● What needs to be done:
Starting with the line that contains "Considering the items", set down each line through the end of the entries below, exactly and with nothing added.

□ □ □ □ □ □ □

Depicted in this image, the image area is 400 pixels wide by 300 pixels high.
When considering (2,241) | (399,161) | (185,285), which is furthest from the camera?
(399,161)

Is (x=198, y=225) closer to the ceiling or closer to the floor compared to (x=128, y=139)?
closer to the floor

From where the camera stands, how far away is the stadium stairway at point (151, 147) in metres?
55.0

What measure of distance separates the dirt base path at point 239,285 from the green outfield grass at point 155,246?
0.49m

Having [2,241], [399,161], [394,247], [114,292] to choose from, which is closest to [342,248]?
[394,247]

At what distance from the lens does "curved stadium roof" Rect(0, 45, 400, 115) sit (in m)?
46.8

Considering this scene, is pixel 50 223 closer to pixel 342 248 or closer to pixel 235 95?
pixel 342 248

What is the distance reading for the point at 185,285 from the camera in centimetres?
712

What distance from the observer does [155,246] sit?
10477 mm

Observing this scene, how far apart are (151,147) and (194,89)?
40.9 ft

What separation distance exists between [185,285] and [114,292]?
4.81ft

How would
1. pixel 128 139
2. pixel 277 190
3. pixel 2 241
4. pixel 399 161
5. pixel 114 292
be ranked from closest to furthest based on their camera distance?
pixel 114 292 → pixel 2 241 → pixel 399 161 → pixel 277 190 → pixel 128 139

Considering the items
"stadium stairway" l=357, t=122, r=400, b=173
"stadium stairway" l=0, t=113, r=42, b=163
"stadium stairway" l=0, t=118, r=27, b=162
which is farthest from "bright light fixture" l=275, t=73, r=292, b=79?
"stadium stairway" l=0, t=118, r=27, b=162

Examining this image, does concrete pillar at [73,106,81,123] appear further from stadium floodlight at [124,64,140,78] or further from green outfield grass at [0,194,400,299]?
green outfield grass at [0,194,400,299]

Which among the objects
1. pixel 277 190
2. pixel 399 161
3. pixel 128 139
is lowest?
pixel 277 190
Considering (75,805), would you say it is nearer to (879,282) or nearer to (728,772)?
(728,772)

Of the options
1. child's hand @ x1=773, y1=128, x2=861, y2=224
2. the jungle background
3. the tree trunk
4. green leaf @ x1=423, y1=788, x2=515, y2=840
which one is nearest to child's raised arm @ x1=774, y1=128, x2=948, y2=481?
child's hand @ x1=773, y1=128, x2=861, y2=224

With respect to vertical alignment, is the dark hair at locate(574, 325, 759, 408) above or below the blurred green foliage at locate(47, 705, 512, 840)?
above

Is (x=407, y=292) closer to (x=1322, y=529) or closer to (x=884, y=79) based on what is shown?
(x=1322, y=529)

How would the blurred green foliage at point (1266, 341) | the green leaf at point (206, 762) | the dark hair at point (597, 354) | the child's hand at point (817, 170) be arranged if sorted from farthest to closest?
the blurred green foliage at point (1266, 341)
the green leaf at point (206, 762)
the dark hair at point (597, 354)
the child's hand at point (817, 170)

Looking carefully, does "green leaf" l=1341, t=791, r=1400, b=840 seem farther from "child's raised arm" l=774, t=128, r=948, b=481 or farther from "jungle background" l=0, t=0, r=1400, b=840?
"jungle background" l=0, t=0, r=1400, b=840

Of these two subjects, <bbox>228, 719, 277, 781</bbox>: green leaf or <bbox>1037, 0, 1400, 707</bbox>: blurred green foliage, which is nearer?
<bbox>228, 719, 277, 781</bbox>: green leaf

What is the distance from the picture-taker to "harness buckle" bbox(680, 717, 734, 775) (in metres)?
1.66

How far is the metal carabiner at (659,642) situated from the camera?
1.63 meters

□ □ □ □ □ □ □

● Response to this exercise:
Considering the items
"stadium stairway" l=357, t=122, r=400, b=173
"stadium stairway" l=0, t=113, r=42, b=163
"stadium stairway" l=0, t=118, r=27, b=162
which is farthest from "bright light fixture" l=275, t=73, r=292, b=79?
"stadium stairway" l=0, t=118, r=27, b=162

Examining this image, does concrete pillar at [73,106,81,123] appear further from stadium floodlight at [124,64,140,78] or further from green outfield grass at [0,194,400,299]?
green outfield grass at [0,194,400,299]

Which among the objects
1. pixel 277 190
2. pixel 399 161
3. pixel 128 139
is lowest?
pixel 277 190
Considering (75,805), would you say it is nearer to (879,282) or nearer to (728,772)?
(728,772)

Of the options
1. child's hand @ x1=773, y1=128, x2=861, y2=224
2. the jungle background
3. the tree trunk
4. green leaf @ x1=423, y1=788, x2=515, y2=840
which one is nearest to child's raised arm @ x1=774, y1=128, x2=948, y2=481?
child's hand @ x1=773, y1=128, x2=861, y2=224

With respect to vertical alignment, is the dark hair at locate(574, 325, 759, 408) above or below the blurred green foliage at locate(47, 705, 512, 840)?
above

Is (x=407, y=292) closer to (x=1322, y=529) or closer to (x=884, y=79) based on what is shown?
(x=1322, y=529)

How would the blurred green foliage at point (1266, 341) | the green leaf at point (206, 762) | the dark hair at point (597, 354) | the child's hand at point (817, 170) be arranged if sorted from farthest to closest?
the blurred green foliage at point (1266, 341)
the green leaf at point (206, 762)
the dark hair at point (597, 354)
the child's hand at point (817, 170)

Looking carefully, does "green leaf" l=1341, t=791, r=1400, b=840 seem farther from "child's raised arm" l=774, t=128, r=948, b=481 or farther from "jungle background" l=0, t=0, r=1400, b=840?
"jungle background" l=0, t=0, r=1400, b=840

Of these two subjects, <bbox>228, 719, 277, 781</bbox>: green leaf or <bbox>1037, 0, 1400, 707</bbox>: blurred green foliage, which is nearer?
<bbox>228, 719, 277, 781</bbox>: green leaf

What is the distance from the picture-taker to "harness buckle" bbox(680, 717, 734, 775) (in metres)?
1.66

How far is the metal carabiner at (659,642) situated from the camera?
1.63 meters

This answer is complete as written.